▶ [PASSAGE GIVEN]
8-K

 

 

UNITED STATES

SECURITIES AND EXCHANGE COMMISSION

Washington, D.C. 20549

 

 

FORM 8-K

 

 

CURRENT REPORT

PURSUANT TO SECTION 13 OR 15(d) OF THE

SECURITIES EXCHANGE ACT OF 1934

Date of Report (Date of earliest event reported):

February 2, 2018

 

 

CITRIX SYSTEMS, INC.

(Exact Name of Registrant as Specified in Charter)

 

 

 

Delaware   0-27084   75-2275152

(State or Other Jurisdiction

of Incorporation)

 

(Commission

File Number)

 

(IRS Employer

Identification No.)

 

851 West Cypress Creek Road  
Fort Lauderdale, Florida   33309
(Address of Principal Executive Offices)   (Zip Code)

Registrant’s telephone number, including area code: (954) 267-3000

 

 

Check the appropriate box below if the Form 8-K filing is intended to simultaneously satisfy the filing obligation of the registrant under any of the following provisions (see General Instructions A.2.):

 

Written communications pursuant to Rule 425 under the Securities Act (17 CFR 230.425)

 

Soliciting material pursuant to Rule 14a-12 under the Exchange Act (17 CFR 240.14a-12)

 

Pre-commencement communications pursuant to Rule 14d-2(b) under the Exchange Act (17 CFR 240.14d-2(b))

 

Pre-commencement communications pursuant to Rule 13e-4(c) under the Exchange Act (17 CFR 240.13e-4(c))

Spatial reasoning dataset excerpts:
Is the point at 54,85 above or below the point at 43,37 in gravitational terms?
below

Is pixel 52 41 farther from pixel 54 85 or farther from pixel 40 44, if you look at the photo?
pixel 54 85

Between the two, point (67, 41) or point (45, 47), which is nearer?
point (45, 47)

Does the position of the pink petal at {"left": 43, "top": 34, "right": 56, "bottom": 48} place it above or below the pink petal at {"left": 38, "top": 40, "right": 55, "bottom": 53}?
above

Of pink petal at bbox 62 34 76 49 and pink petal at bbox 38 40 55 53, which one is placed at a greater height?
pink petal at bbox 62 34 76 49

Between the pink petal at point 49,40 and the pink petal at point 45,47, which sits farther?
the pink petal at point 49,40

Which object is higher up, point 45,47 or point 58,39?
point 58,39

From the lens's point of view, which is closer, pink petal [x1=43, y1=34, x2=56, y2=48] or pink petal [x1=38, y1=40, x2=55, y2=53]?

▶ [JOBS]
a) From the Citrix Form 8-K cover page, copy the part that opens with the words containing "SECURITIES EXCHANGE ACT" and closes with "Specified in Charter)".
b) Arrange every line of the spatial reasoning rows as a JSON list of strings, one string per line, leaving out blank lines.

▶ [EXERCISE ANSWERS]
a)
SECURITIES EXCHANGE ACT OF 1934

Date of Report (Date of earliest event reported):

February 2, 2018

 

 

CITRIX SYSTEMS, INC.

(Exact Name of Registrant as Specified in Charter)

b)
[
  "Is the point at 54,85 above or below the point at 43,37 in gravitational terms?",
  "below",
  "Is pixel 52 41 farther from pixel 54 85 or farther from pixel 40 44, if you look at the photo?",
  "pixel 54 85",
  "Between the two, point (67, 41) or point (45, 47), which is nearer?",
  "point (45, 47)",
  "Does the position of the pink petal at {\"left\": 43, \"top\": 34, \"right\": 56, \"bottom\": 48} place it above or below the pink petal at {\"left\": 38, \"top\": 40, \"right\": 55, \"bottom\": 53}?",
  "above",
  "Of pink petal at bbox 62 34 76 49 and pink petal at bbox 38 40 55 53, which one is placed at a greater height?",
  "pink petal at bbox 62 34 76 49",
  "Between the pink petal at point 49,40 and the pink petal at point 45,47, which sits farther?",
  "the pink petal at point 49,40",
  "Which object is higher up, point 45,47 or point 58,39?",
  "point 58,39",
  "From the lens's point of view, which is closer, pink petal [x1=43, y1=34, x2=56, y2=48] or pink petal [x1=38, y1=40, x2=55, y2=53]?"
]